:: TASK OBJECTIVE ::
Reproduce the passage of the article on poverty and teen pregnancy starting with "A report released" and going on through "and West Virginia.".

:: DOCUMENT SEGMENT ::
════════════════
Poverty, low education attainment lead to teen pregnancy, study finds

Poverty, low education attainment lead to teen pregnancy, study finds

by Whitney Burdette

The State Journal

Posted: Mar 26, 2012 4:33 PM 

A report released last week by Auburn University shows that the high poverty levels and low educational attainment among women have a direct correlation to the region's high number of teen births.

The report, "Sexual Health of Young People in the U.S. South: Challenges and Opportunities" by demographers Yanyi K. Djamba, Theresa C. Davidson and Mosisa G. Aga finds that the instances of teen pregnancies and sexually transmitted diseases in the southern region reflect differences in sociodemographic and economic factors such as education, income and availability of sexual health information to young people. The southern region as defined by the demographers includes Alabama, Georgia, South Carolina, North Carolina, Mississippi, Louisiana, Tennessee, Kentucky, Virginia and West Virginia.
════════════════
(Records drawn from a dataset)
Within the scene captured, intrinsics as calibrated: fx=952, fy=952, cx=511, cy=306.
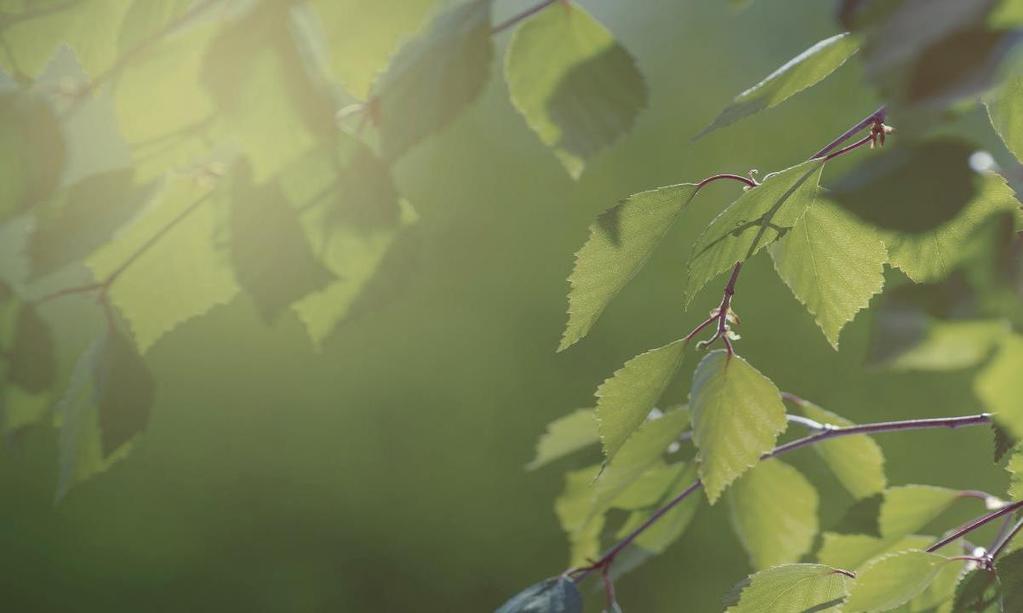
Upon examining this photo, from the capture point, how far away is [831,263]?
422mm

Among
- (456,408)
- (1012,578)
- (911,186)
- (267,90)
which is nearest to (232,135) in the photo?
(267,90)

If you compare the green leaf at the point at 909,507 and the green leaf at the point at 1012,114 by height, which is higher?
the green leaf at the point at 1012,114

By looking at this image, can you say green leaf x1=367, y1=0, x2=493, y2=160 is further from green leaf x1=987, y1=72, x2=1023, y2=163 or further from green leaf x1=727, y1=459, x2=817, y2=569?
green leaf x1=727, y1=459, x2=817, y2=569

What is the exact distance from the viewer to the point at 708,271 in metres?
0.38

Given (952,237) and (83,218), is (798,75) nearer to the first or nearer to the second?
(952,237)

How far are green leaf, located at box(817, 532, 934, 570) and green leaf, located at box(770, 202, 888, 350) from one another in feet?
0.72

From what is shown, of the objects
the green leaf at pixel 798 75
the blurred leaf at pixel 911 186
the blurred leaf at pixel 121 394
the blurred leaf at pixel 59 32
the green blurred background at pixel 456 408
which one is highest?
the blurred leaf at pixel 59 32

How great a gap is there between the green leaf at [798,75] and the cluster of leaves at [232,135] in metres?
0.10

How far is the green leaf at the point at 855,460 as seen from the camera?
2.13 feet

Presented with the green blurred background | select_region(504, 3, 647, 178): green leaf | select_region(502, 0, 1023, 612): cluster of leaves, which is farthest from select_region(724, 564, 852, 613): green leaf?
the green blurred background

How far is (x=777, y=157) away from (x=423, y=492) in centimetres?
228

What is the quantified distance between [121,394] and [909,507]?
0.48m

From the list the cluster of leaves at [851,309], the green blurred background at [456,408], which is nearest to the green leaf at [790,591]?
the cluster of leaves at [851,309]

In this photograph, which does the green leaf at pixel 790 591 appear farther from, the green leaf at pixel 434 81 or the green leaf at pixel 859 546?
the green leaf at pixel 434 81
════════════════
:: ANSWER TO THIS EXERCISE ::
A report released last week by Auburn University shows that the high poverty levels and low educational attainment among women have a direct correlation to the region's high number of teen births.

The report, "Sexual Health of Young People in the U.S. South: Challenges and Opportunities" by demographers Yanyi K. Djamba, Theresa C. Davidson and Mosisa G. Aga finds that the instances of teen pregnancies and sexually transmitted diseases in the southern region reflect differences in sociodemographic and economic factors such as education, income and availability of sexual health information to young people. The southern region as defined by the demographers includes Alabama, Georgia, South Carolina, North Carolina, Mississippi, Louisiana, Tennessee, Kentucky, Virginia and West Virginia.